Merely a week before this film won the Palme d'Or at Cannes New Zealanders living in Australia were the subject of a highly xenophobic media barrage. Taking their cue from the government and treasury prior to Paul Keating's visit to New Zealand we were branded, yet again, as dole bludgers, parasites, a burden on the poor old Aussie taxpayer, etc, etc. (Even in an area where this country is acknowledged to be world class, i.e., racism, there seems to be a total lack of imagination.) A week later and we are all Sydney-based Australasians! Thank you Jane Campion.
While not quite up to its publicity hype, this is none the less a very good movie. It is set in the wild and beautiful South Island of New Zealand during the Pakeha colonisation of the 19th century. The story goes something like this: A widow (Holly Hunter), who is mute arrives from Scotland with her young daughter for an arranged marriage to a landowner (Sam Neill) who is busy expropriating his piece of heaven.
Ada's prized possession is a piano that she has transported with her from Scotland. As she is has no voice the piano is a part of her being, her means of communication and expression. Neil's land owner, no paragon of sensitivity as the local Maori can testify, abandons the piano on the rugged beach where they've landed because of the inconvenience of moving it. The marriage is off to a flying start.
Neill's neighbour (Harvey Keitel) takes possession of the piano and strikes a deal with Ada to trade it back in return for lessons and sexual favours. An unlikely but plausible love story unfolds.
The Piano is an imaginative look at a slice of life as it may have been during the colonisation in Aotearoa/New Zealand. Campion captures well the enormous cultural clash between Maori and Pakeha. The Maori's sensitivity towards, and spiritual connection with, the land is contrasted with the greed and destructiveness of the settler.
The environs of Neill's homestead are a charred, smouldering desolation as he beats back the claustrophobia of the bush and recreates his origins.

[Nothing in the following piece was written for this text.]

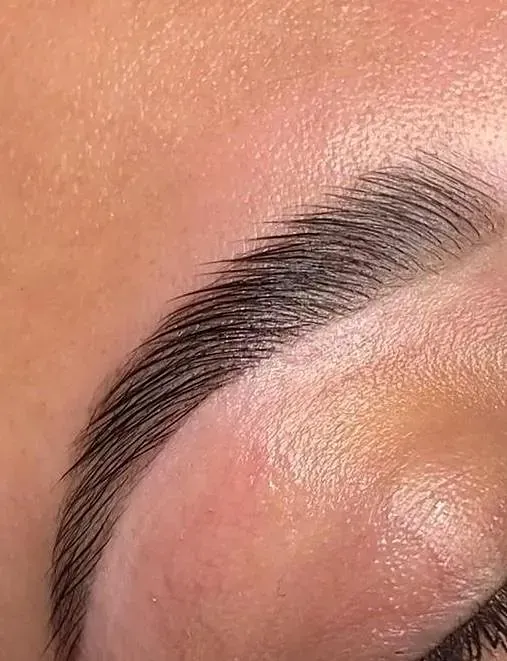 Un primer plano de las cejas de una mujer con maquillaje.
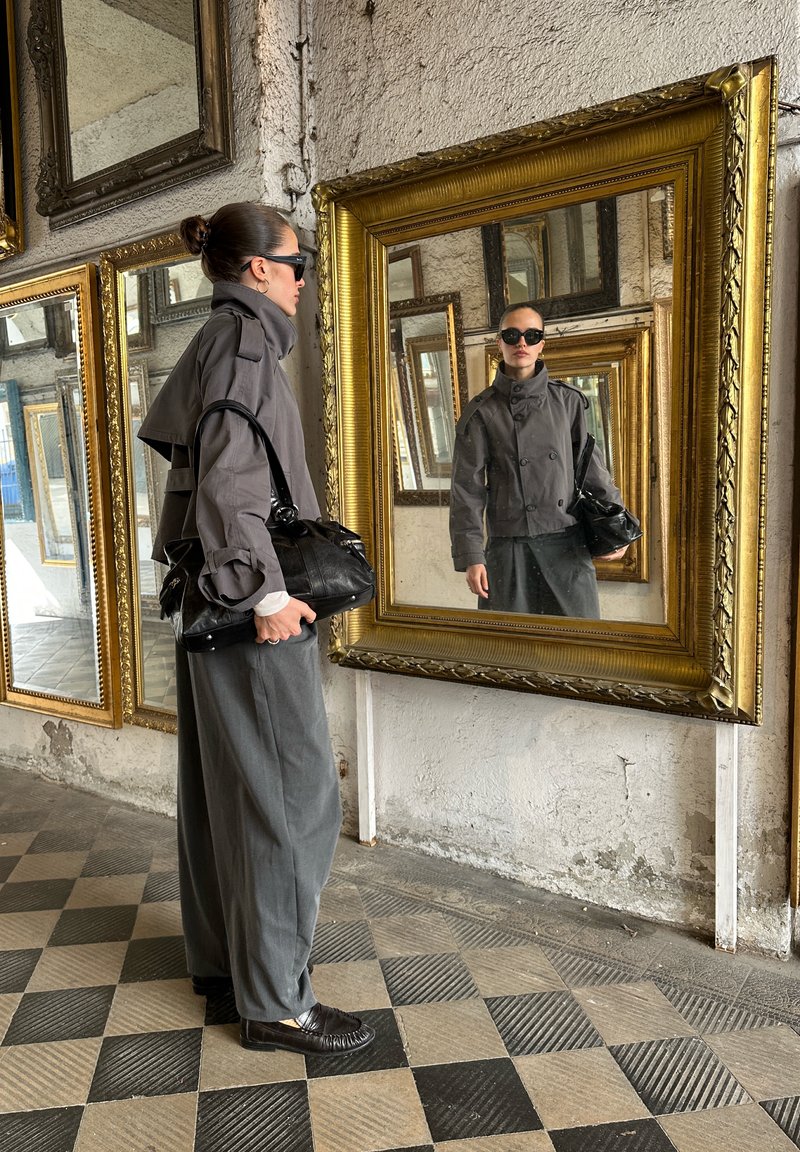 Mujer con chaqueta gris, pantalones anchos y gafas de sol, sosteniendo una bolsa negra, mirando su reflejo en un gran espejo adornado con un marco dorado ornamentado.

The colonial lawnmower mentality — what value has a mature, thousand-year-old kauri forest against a nice English lawn?
Similarly the prudishness of that puritanical 19th century English society contrasts against the at-ease sexuality of the Maori. A hole in a stocking is enough to have Harvey Keitel salivating while the Maori unselfconsciously exchange sexual banter without any sense or
One of the strengths of the film like many New Zealand films before it is the awesome landscapes and the almost tangible moods that they create. The wild, rugged west coast beaches and the dense, damp, dominating bush are stunning to the eye and cleverly used to establish the physical and cultural contexts of the story.
The acting is excellent. Sam Neill once said that New Zealand tends to produce big, strong silent-types who don't make good actors. He contradicts himself here and plays the part of a big, strong, emotionally crippled New Zealand male very well. Holly Hunter is brilliant without her twangy American accent. Both Harvey Keitel and Anna Paquin (as Hunter's daughter) excel. All the Maori actors contribute wit, humour and warmth.
The Piano is well crafted and recreates, with some sensitivity and honesty, the colonial context for its story. It is a very good film which is well worth seeing. The Australian contribution is difficult to discern. Maybe the "best boy" or the "grip" came from Ulladulla.